Work item –
Reproduce every one of the records below word for word, leaving out the pictures.

== Dataset records

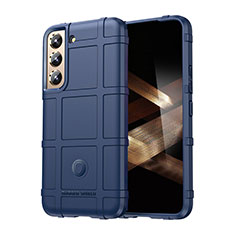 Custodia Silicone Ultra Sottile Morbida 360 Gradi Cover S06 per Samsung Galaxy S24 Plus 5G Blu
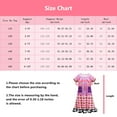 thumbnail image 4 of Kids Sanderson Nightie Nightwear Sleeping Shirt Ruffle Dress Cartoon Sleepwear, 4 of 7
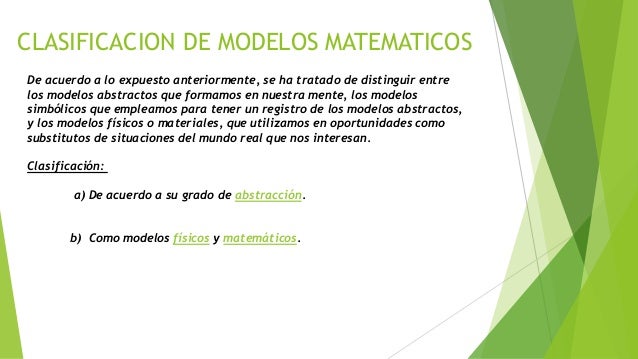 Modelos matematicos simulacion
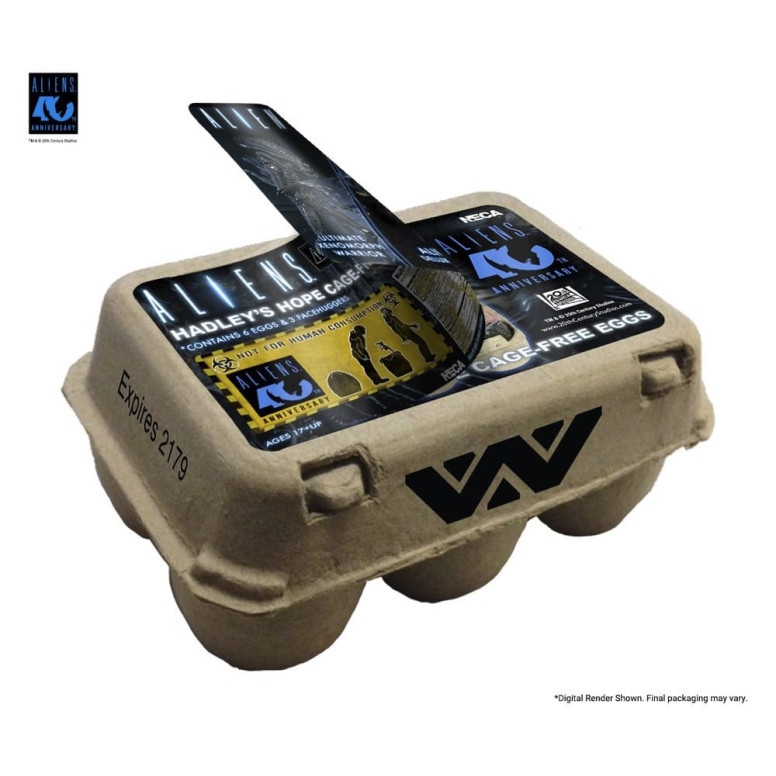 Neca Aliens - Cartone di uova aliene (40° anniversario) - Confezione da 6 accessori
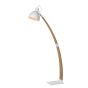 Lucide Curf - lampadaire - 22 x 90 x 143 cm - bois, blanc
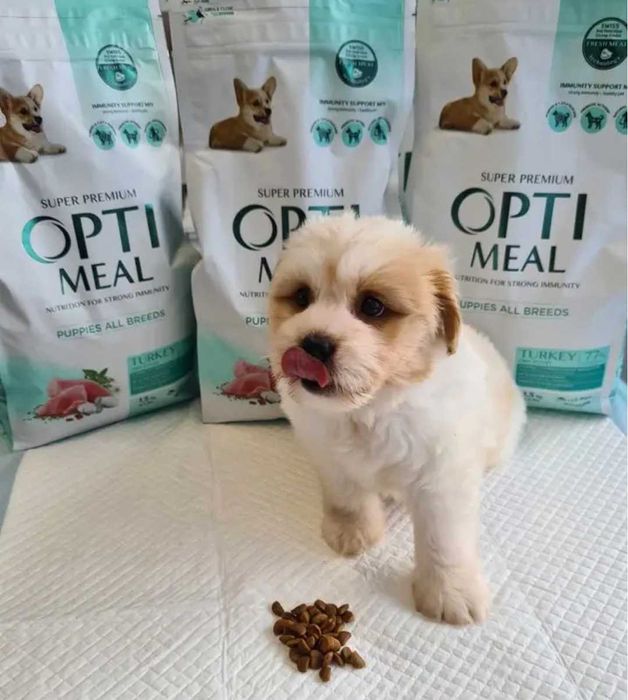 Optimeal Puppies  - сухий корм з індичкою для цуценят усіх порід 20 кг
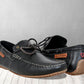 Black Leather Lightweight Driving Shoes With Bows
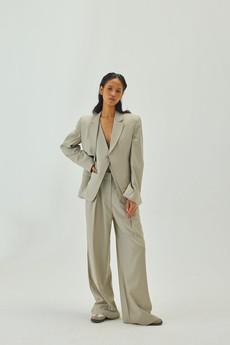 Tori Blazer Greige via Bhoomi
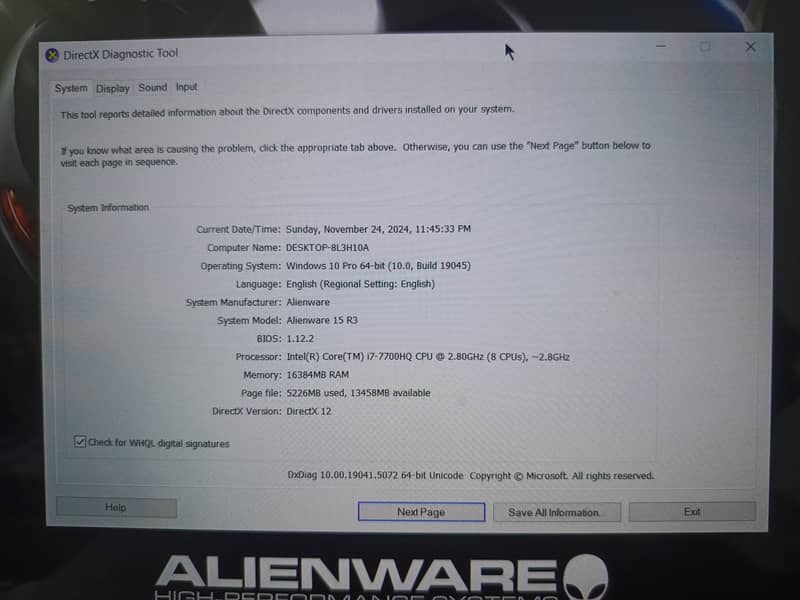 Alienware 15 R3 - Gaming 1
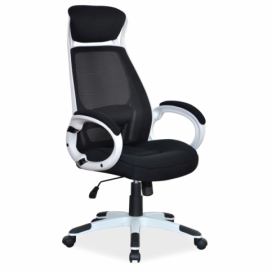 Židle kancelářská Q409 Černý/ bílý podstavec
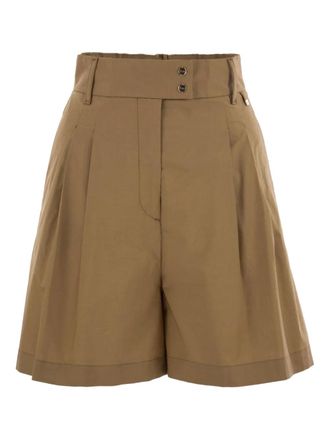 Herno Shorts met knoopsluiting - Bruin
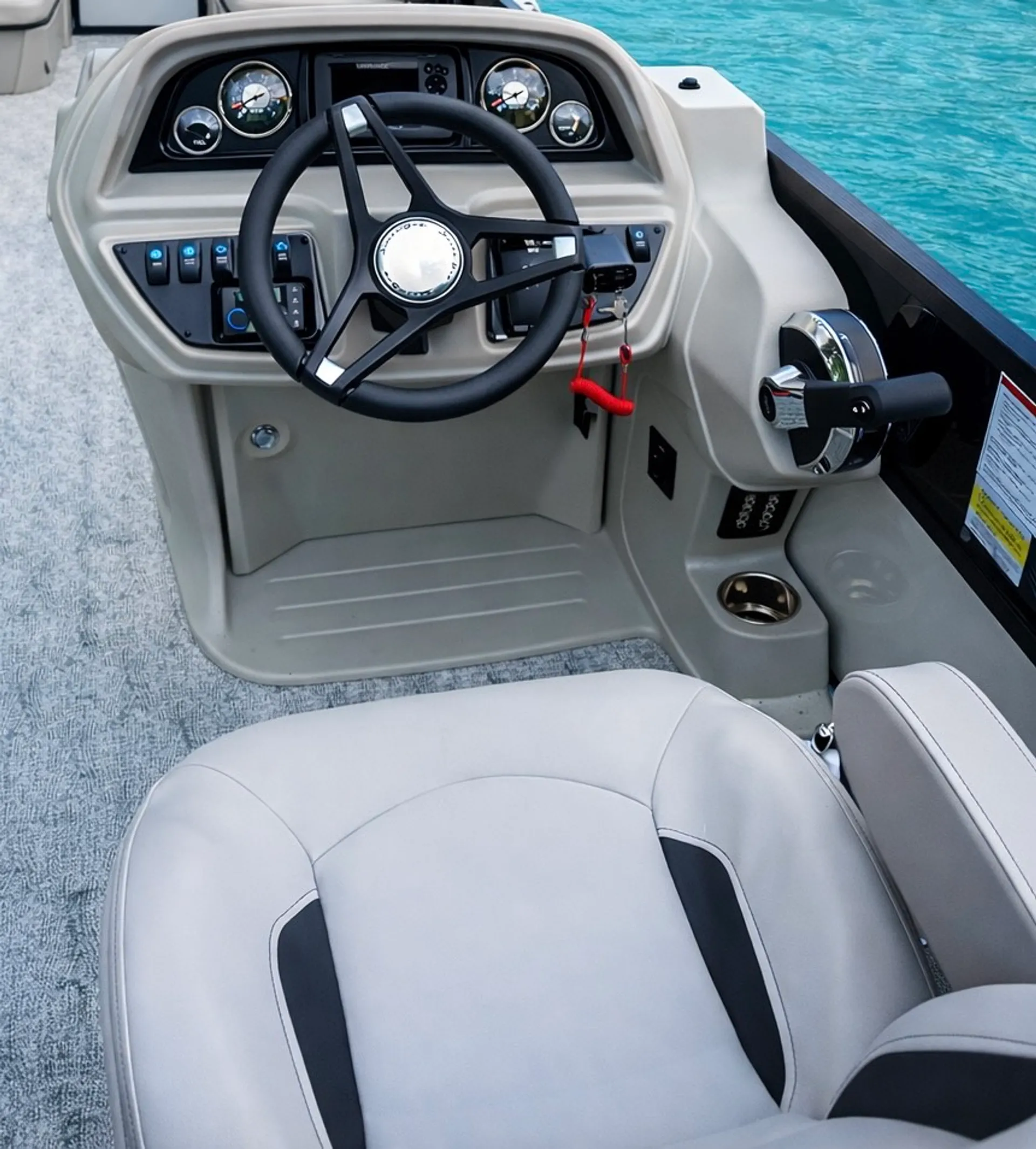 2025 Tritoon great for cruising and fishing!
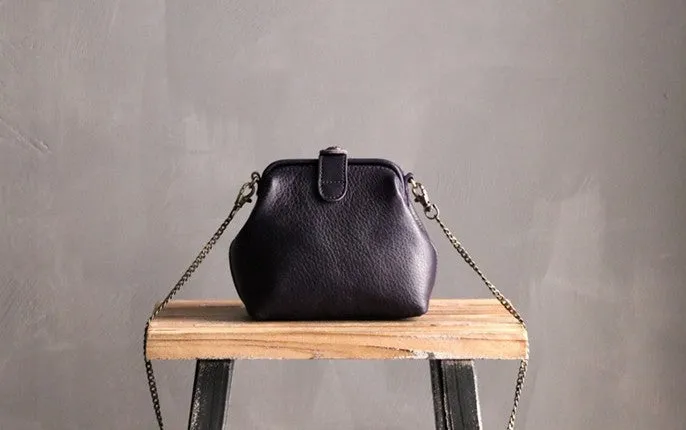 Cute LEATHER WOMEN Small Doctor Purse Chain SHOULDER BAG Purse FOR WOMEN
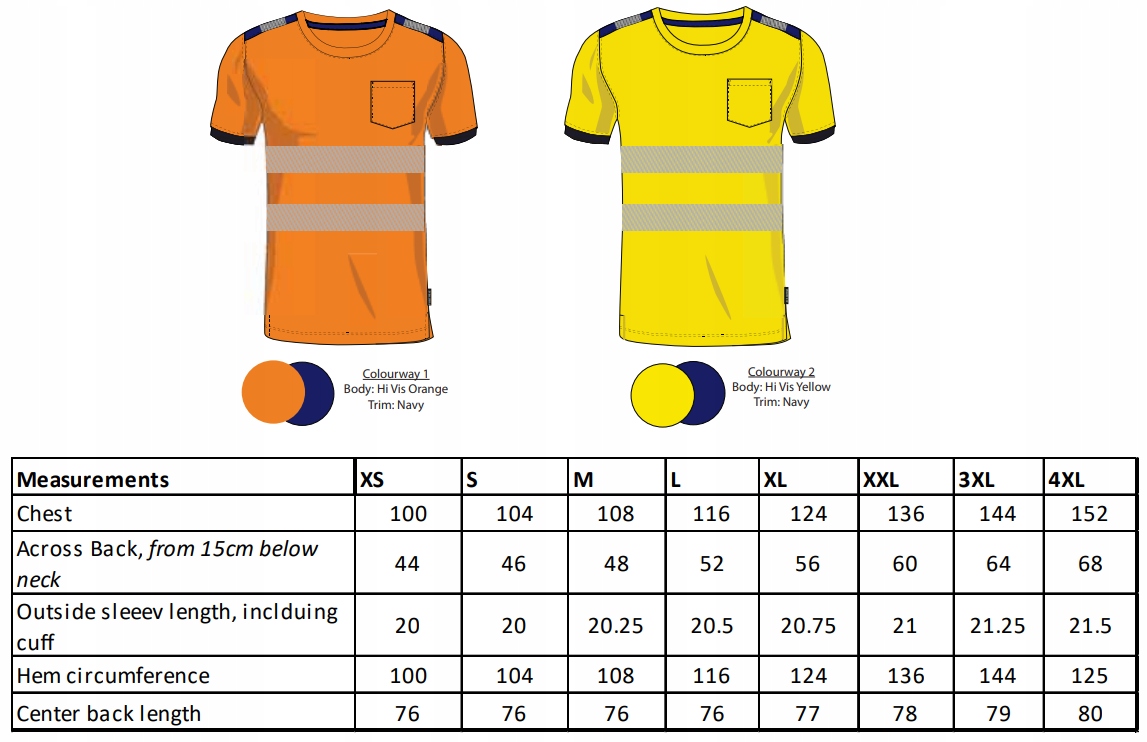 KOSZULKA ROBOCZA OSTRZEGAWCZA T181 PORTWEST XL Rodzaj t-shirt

====

Response below –
 Custodia Silicone Ultra Sottile Morbida 360 Gradi Cover S06 per Samsung Galaxy S24 Plus 5G Blu
 thumbnail image 4 of Kids Sanderson Nightie Nightwear Sleeping Shirt Ruffle Dress Cartoon Sleepwear, 4 of 7
 Modelos matematicos simulacion
 Neca Aliens - Cartone di uova aliene (40° anniversario) - Confezione da 6 accessori
 Lucide Curf - lampadaire - 22 x 90 x 143 cm - bois, blanc
 Optimeal Puppies  - сухий корм з індичкою для цуценят усіх порід 20 кг
 Black Leather Lightweight Driving Shoes With Bows
 Tori Blazer Greige via Bhoomi
 Alienware 15 R3 - Gaming 1
 Židle kancelářská Q409 Černý/ bílý podstavec
 Herno Shorts met knoopsluiting - Bruin
 2025 Tritoon great for cruising and fishing!
 Cute LEATHER WOMEN Small Doctor Purse Chain SHOULDER BAG Purse FOR WOMEN
 KOSZULKA ROBOCZA OSTRZEGAWCZA T181 PORTWEST XL Rodzaj t-shirt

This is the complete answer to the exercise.